What is their purpose?
It is Sunday morning(!) or (.) What does that morning mean to you? Just another morning of the week? Or as a church person, does it meaning going to a Sunday morning Mass or a Sunday morning Worship Service?
Some would justify it as a time for God’s people to meet corporately. I ask, “To do what?”
“To worship the Lord.” To which I reply, “How”?
How much does “God’s people”, alias Joe Average Christian, participate in the service? Is the service really about Joe, or his spiritual journey that week, or his needs in growing into the likeness of Jesus Christ, or his need to fellowship with the saints? Or is it about the institution, the traditions, and the distinctive tenants of that group’s faith that makes them different from the rest of the Body of Christ, or what has been planned and now implemented by the staff?
Some feel Sunday morning is a time to “bring in the lost” and give them the “evangelistic” message of the Gospel, or good news; some feel it is a time to “feed My sheep”; some feel it is a time to minister to the needs of the sick and afflicted through prayer and the laying on of hands; some feel it is a time to sing with hymnals, overhead projection, or power point presentations, or to listen to others sing in the choir, worship teams, or special music.
Is it a time to read a bulletin to see the social and ministerial events the church offers that week, or to take notes of the sermon on the back, or fill in the sheet as an added insert while the sermon is being given, or as I did as a kid (and I still find myself doing when bored), “fill in the empty space in the “e’s”, “a’s”, and “o’s” with a pencil or pen. No it’s not about reading the bulletin, because there is an “announcement” section of the service to reiterate everything that is in the bulletin under the assumption that you don’t read your bulletin anyhow! If that is the truth, then why did we get one in the first place?
Is it a time to “meet and greet” for five minutes or less, “Hi, glad you’re here (but I will never see you again this week, unless we both come back here next week and sit beside each other and do this same ritual again).
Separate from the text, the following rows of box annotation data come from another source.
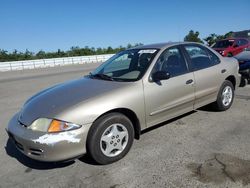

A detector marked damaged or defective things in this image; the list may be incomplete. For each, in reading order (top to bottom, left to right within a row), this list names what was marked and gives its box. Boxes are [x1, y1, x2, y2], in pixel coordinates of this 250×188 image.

damaged front bumper [6, 113, 91, 162]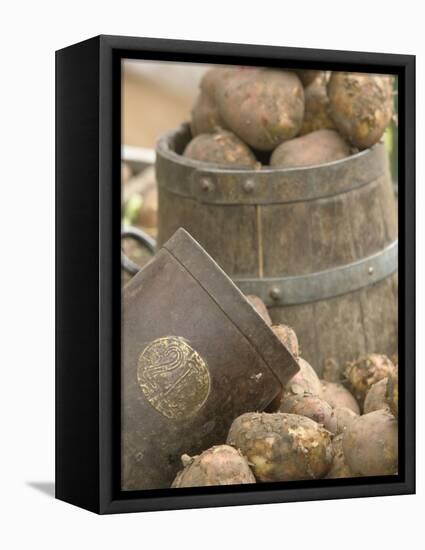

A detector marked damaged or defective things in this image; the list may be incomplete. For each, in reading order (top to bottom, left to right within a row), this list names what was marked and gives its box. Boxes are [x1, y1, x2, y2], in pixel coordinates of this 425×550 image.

rusted metal bucket [121, 227, 296, 492]
rusted metal bucket [154, 123, 400, 378]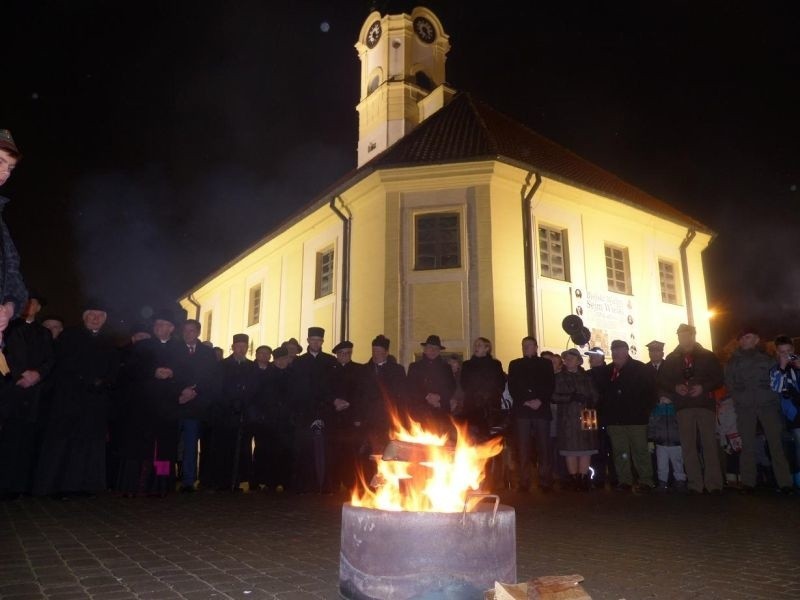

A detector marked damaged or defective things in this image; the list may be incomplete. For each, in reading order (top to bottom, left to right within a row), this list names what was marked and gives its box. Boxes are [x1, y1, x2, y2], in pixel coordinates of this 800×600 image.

rusty metal barrel [336, 500, 512, 596]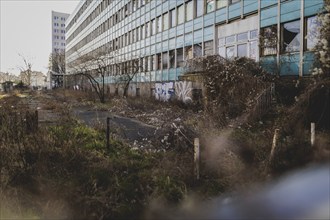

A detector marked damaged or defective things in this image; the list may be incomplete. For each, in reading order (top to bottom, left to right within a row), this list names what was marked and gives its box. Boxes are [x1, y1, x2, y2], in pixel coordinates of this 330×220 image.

broken window [282, 19, 300, 52]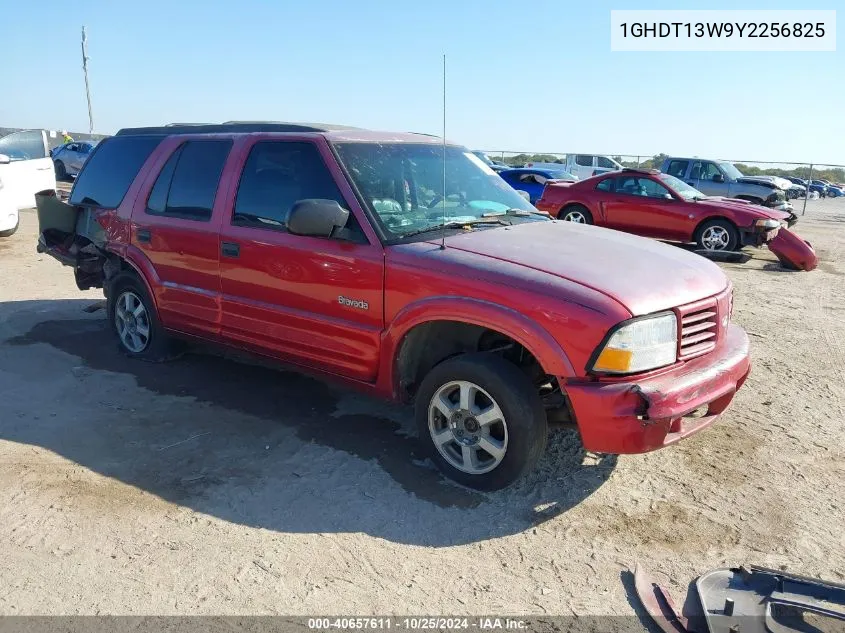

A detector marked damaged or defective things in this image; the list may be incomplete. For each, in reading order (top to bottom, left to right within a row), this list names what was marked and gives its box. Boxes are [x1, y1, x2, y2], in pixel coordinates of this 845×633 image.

damaged rear corner [34, 189, 115, 292]
detached bumper on ground [564, 326, 748, 454]
damaged front bumper [564, 326, 748, 454]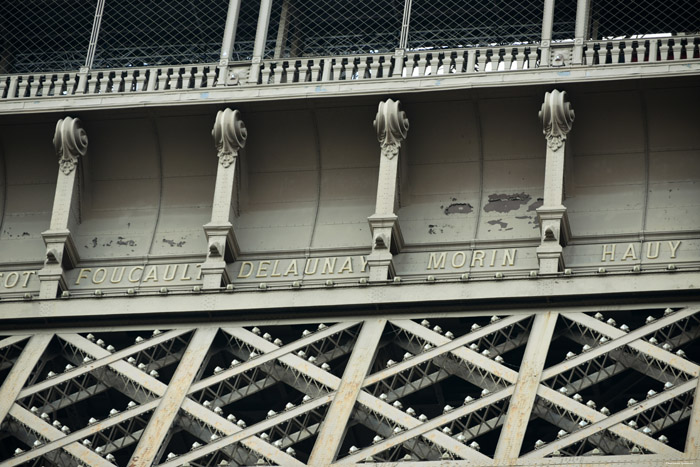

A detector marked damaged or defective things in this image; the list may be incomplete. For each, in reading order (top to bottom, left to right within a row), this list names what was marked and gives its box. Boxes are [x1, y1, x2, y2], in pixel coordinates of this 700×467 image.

peeling paint patch [486, 193, 532, 213]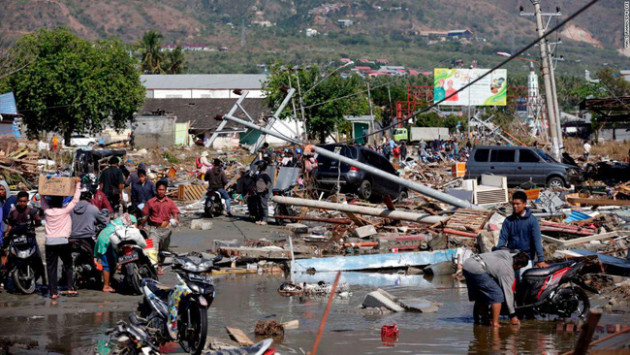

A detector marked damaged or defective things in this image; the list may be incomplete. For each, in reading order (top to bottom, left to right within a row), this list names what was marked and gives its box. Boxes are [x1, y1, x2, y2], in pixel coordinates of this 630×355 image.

What is the purpose of this service? I have often asked this to church leaders who give me some of the lame answers above, or aren’t sure themselves. What is the target, the objective, of the service? What is supposed to get accomplished during the service? Who is to participate? Who is allowed to participate in what and how? Is there an evaluation of the service? (Yes, over the dinner tables Sunday noon by the congregation, and over business tables by the staff Tuesday mornings!) What does anyone in the pew remember about the service a month later unless it was the same-old, same-old. They remember the repetition, but specifics? The pastor says, “Do you remember last month when I preached about ____, and the parishioners smile as if they did, but will not admit it has been lost in the recesses of trivial meaningless!
What did Joe Average Christian have to do to “prepare” for the Sunday service, to “participate” in the Sunday Service, and “take with him to walk out for the rest of the week” from the Sunday Service? Maybe we should ask, “What is the purpose of our Sunday Service?” or better yet, maybe we should ask, “What or how does the Holy Spirit want to edify Jesus Christ this Sunday through all and in all who gather in Jesus’ name?”
The early church gathered at the temple to do what they always did at the temple, even while Jesus was with them, but all that changed at Pentecost when they began to do “different things”, to the point the public thought them drunk. They gather, but are later forced to scatter because of persecution, and they break way from Temple worship (which also physically gets destroyed) and begin to worship in different cultures and environments with “Gentiles” who mess up this whole Neo-Jewish movement called Christianity. The Spirit helps us to break away from our Temple (Church building) mentality, to scatter to fulfill the Great Commission, and to reach others (the gentiles of our generation) with the Good News of Jesus Christ. Let’s allow the Holy Spirit orchestrate our Sunday’s together through His people. Sunday mornings should be about the gathering of the Saints, those who believe in Jesus Christ, and their obedience to the Holy Spirit’s leading.